━━━━━ SELECTED TEXT ━━━━━
My dad wants to name his unborn daughter after his dead wife — who was also my current stepmom’s sister.

r/

When I say this story is messy, I mean messy. It’s been bothering me so deeply that I need to get it off my chest — and maybe hear some outside perspectives because I feel like I’m going crazy.

Years ago, my dad married a woman who had recently and moved to our country for work. To marry my dad, she converted to our religion and adopted a more culturally “acceptable” name. They had a daughter together (my younger half-sister), but sadly, stepmom passed away when the kid was two (this was almost three years ago).

I should mention that changing names is not a religious choice, it’s a cultural one, and my dad’s family just want her to be like them, and not have to tell people where she’s from etc. they buy her clothes for example, but don’t bother interacting with her beyond pleasantries; at gatherings (typically once a week or more) they speak in their native tongue even though she doesn’t understand it. Our language is one of the most difficult to learn for non speakers.
━━━━━
*TASK TO COMPLETE:* Name every person the title of the post mentions, leaving out the writer. The data that comes after the post has nothing to do with it.
━━━━━ DATASET EXCERPTS ━━━━━
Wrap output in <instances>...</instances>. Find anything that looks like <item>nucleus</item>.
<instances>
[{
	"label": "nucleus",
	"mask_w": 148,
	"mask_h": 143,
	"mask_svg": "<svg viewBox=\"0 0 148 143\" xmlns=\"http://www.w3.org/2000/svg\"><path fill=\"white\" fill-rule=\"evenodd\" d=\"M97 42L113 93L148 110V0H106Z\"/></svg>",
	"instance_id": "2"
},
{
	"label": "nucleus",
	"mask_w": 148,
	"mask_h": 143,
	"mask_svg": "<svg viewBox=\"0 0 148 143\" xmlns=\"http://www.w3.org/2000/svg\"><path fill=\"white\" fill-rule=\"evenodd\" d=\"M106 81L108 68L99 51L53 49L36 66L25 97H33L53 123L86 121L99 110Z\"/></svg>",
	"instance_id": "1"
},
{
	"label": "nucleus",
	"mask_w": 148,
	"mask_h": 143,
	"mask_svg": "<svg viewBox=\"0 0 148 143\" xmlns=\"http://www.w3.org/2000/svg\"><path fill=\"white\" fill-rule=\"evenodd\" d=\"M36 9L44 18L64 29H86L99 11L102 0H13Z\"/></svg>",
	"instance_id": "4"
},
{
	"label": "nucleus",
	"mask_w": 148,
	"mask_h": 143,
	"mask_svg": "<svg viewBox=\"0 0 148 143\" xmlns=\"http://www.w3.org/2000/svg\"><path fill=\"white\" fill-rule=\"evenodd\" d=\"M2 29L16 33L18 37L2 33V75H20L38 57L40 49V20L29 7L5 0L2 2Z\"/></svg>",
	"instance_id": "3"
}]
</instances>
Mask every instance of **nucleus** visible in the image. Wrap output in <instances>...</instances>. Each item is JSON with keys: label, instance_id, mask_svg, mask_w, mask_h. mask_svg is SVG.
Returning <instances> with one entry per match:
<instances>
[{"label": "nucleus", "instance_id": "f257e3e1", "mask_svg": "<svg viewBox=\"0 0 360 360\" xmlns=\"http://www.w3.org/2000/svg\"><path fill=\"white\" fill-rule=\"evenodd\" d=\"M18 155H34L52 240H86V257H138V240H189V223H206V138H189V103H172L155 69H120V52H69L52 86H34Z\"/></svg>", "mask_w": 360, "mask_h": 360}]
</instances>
━━━━━
*WRITTEN REPLY:*
- The writer's dad
- His unborn daughter
- His dead wife
- The writer's current stepmom, who was the dead wife's sister